* Parts of the exercise:
A: Please answer these questions from the Triptych Collective text, marking each answer (i), (ii) or (iii) to match.
(i) On what date was "Traces" performed?
(ii) What is the title of Hectorina's performance musical?
(iii) Around what ideas was the movement in the second artist statement generated?
B: Go on with the Triptych Collective text, starting right after its last sentence.

--- Document text ---

The Triptych Collective is a group of performance artists interested in bringing a unique blend of live music, dance performance and visual art to non-traditional spaces in order to make thought-provoking and socially-engaged performance art more widely accessible.
“Traces” is a compilation of Triptych Collective works-in-progress for the Fall 2014 season. The show features work by Collective artists Reba Bowens, Sarah Ingel, Caitlyn Swett, and Eric Mullis and also features Hectorina’s performance musical “Collywobble.” “Traces” was performed Thursday, November 20, 2014, at Neighborhood Theatre in Charlotte, NC. Each of the artists writes about her or his piece below.
“Traces,” from the November 20, 2014 show:
Must make much much much more more more effort
Observing popular culture trends surrounding reality television and celebrity culture, society has developed an overwhelming need to build people up only to see them fall. With accessibility to the details of peoples lives at an all time high, our need to know more has become a staple of our society. Gossip, positive or negative, feeds our desire to become part of the world of the notable and notorious. But when our feelings of curiosity outweigh our feelings of empathy, an act of dehumanization occurs. We all exist with an internal world and an external world, but what happens when these worlds overlap? Must make much much much more more more explores the effects of our consumer culture, the need to know, provide, and iconize information about our internal worlds, and the consequences these cravings have on the individuals of our affections. When does private become public? When does this conflict of worlds turn a person into a battleground of confusion, depression, ego, and alter ego? How does our desire encounter our embarrassment of our desires and result in a revelation of who we truly are? These queries, and much much much more more more, have fueled the movement scores and improvisational structures that make up a piece dedicated to depicting our struggle with the division and intersection between our own public and private selves. “Do you wanna see me be her?” –Marilyn Monroe
I have been very lucky to experience a variety of different creative processes, ways of creating dance, and working with many different themes and conceptual content. Even in my own work, I have felt that each creative process has been significantly different from the last. Perhaps it is the collaborative nature of Triptych Collective’s work that produces a diverse repertory, thus presenting many different experiences through dance. This season, instead of being able to say “this piece is about (insert concept here),” the ideas I have been working with, both conceptually and aesthetically, have developed and unfolded into something different and unexpected. Though the movement was generated around ideas of silence and conversation, through this process I have given myself the permission to create a work in which the movement is enjoyable to perform, view, and experience. My collaborators and I have had many conversations about the way that we connect to the piece and with each other when performing. I am interested what connections an audience makes, how this may differ from the connections we are making, and how an audience digests and responds to a work without the lens of a concrete idea or story that a choreographer may place upon them. I am interested in how I can create a thoughtful piece that evokes conversation and asks questions without having a piece be “about” a single thing. Further, I am interested in the responses, conversations, and possibilities that can come from a “lens-less” way of viewing dance.

--- Data excerpts ---

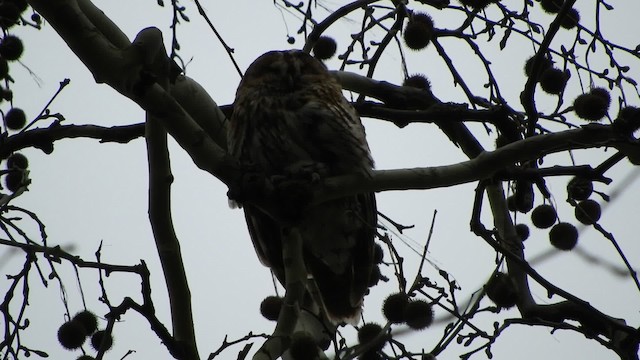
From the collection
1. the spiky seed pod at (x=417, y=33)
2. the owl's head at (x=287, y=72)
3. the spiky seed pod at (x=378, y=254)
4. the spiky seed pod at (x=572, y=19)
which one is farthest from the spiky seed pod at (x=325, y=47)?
the spiky seed pod at (x=572, y=19)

---

* Your written answers:
A:
(i) Thursday, November 20, 2014
(ii) "Collywobble"
(iii) Silence and conversation

B:
Finding My Voice
After writing a short blog about my development in capoeira, a Brazilian martial art created by slaves combining music, dance, acrobatics and other aspects of Brazilian culture, I began to think about my relationship or my connection to creating movement. I was questioning what movement means to me and understanding how my movement vocabulary has changed since being more immersed in capoeira. Is my desire to create movement something of a spiritual or therapeutic release for me? This question has and I think will continue to plague me not only as a dancer but as a capoeirista, capoeira practitioner. The first draft of this piece will be shown on November 20th at the Neighborhood Theatre along with other work presented by members of the Triptych Collective, XOXO Ensemble, Sinergismo, and Hectorina’s “Collywobble.” This piece is a personal reflection that will be continued to possibly include at least one or two dancers, and a live or recorded reading of excerpts from journals of my thoughts and feeling in understanding my movement.
This work is my second collaboration with XOXO Theater director Matt Cosper. Matt and I collaborated on Animus in the spring of 2014 and decided to start a new project in the summer. We reflected on our own experiences with ecstatic religion and began to research the history of the Pentecostal Holiness movement in America. We are interested by the fact that ekstasis can be found in religions around the world and in popular culture as well (festivals, holidays, etc.) and want to explore how losing control of the body and self is understood in different social contexts. For example, it is interesting that the Holiness movement sees being filled with the Holy Spirit and speaking in tongues as signs of divine presence whereas other mainstream Christian denominations are wary about those beliefs and experiences. This is just one example of howekstasis is interpreted in different ways by different people in different cultural traditions. We are hoping that Later Rain will encourage audiences to consider the relationship between ekstasis and broader social values.